Se em vigor o Scorpions hoje depende muito do combustível fornecido por Dee, em repertório a banda permanece congelada no tempo — e o público não parece reclamar. Os hinos vieram em série: “Gas in the Tank”, de “Rock Believer” (2022), abriu os trabalhos antes de mergulharmos em “Make It Real”, “The Zoo” e a instrumental “Coast to Coast”. “The Zoo”, com sua cadência pesada e seu riff hipnótico, ainda arranca aplausos, mas parece mais prazerosa para quem toca do que para quem ouve.
“Wind of Change”, agora com letra atualizada em solidariedade à Ucrânia e condenando a à reascendência de ideologias de ódio e intolerância mundo afora. Rock como instrumento de paz? Louvável. Mas a música em si já deu o que tinha que dar. Balada por balada, muito melhor “Send Me an Angel”, quando Schenker surge com seu violão Flying V e a plateia transforma o Allianz Parque em um mar de luzes.
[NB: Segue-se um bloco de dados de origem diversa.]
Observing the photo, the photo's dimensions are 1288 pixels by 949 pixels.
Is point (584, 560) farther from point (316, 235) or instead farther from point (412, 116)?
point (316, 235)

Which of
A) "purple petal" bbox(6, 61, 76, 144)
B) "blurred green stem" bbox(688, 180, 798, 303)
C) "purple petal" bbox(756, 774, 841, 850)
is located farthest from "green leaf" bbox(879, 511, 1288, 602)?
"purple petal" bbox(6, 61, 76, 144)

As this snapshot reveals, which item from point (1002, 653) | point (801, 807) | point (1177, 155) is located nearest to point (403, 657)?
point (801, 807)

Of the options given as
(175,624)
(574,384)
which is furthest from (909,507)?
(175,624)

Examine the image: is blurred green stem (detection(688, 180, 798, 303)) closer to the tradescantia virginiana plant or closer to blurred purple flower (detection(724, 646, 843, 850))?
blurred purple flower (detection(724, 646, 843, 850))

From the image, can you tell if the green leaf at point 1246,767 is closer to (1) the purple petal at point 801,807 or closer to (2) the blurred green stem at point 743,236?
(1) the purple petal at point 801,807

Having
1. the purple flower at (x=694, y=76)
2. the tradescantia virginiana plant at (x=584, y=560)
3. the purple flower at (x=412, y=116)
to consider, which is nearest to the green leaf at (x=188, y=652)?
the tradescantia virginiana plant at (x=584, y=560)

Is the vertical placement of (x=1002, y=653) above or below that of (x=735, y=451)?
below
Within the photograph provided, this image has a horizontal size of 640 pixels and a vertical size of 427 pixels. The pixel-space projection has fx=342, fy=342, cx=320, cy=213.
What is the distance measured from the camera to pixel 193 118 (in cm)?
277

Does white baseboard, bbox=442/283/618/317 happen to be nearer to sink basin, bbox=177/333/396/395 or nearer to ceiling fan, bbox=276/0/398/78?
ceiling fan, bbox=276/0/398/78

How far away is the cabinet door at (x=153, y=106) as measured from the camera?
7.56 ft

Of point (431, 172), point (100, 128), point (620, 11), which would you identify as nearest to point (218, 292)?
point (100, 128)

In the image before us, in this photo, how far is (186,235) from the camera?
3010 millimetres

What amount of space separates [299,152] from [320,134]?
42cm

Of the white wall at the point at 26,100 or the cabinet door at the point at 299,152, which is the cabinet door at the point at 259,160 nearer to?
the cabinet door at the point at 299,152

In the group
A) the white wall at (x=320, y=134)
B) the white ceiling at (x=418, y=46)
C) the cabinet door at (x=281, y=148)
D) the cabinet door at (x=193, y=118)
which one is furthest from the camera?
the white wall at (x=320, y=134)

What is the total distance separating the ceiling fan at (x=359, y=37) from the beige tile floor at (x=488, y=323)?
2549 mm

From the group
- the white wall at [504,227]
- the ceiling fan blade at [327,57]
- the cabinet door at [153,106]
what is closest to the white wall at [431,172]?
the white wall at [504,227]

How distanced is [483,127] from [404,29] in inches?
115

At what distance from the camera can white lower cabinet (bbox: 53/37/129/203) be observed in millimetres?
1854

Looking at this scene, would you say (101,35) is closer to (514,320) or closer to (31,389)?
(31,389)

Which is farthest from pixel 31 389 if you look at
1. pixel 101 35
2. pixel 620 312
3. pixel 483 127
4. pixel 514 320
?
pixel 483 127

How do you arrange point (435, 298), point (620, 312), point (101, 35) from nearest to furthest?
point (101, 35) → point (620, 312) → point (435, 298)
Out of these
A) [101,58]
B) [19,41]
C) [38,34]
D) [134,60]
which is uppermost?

O grande susto da noite foi evitado: ao contrário do show anterior, em Brasília, onde “Still Loving You” foi inexplicavelmente limada — para usar um paralelo de puro romance, é como se o Cannibal Corpse abdicasse de “I Cum Blood” —, a banda trouxe sua balada mais icônica de volta ao set. Executada a toque de caixa, sem direito a um pré-refrão, lá estava ela, fazendo o que sempre fez: emocionar.
O fechamento, claro, coube a “Big City Nights” e “Rock You Like a Hurricane”, provando que, mesmo combalidos, os escorpiões ainda sabem ferroar onde importa.
Se foi a última passagem do Scorpions pelo Brasil? Pode ser. Mas, conhecendo a resiliência desses alemães — e o apetite pelo palco que Mikkey Dee reacendeu —, não seria surpresa se estivermos aqui novamente, em poucos anos, comemorando os 65 anos de estrada da banda.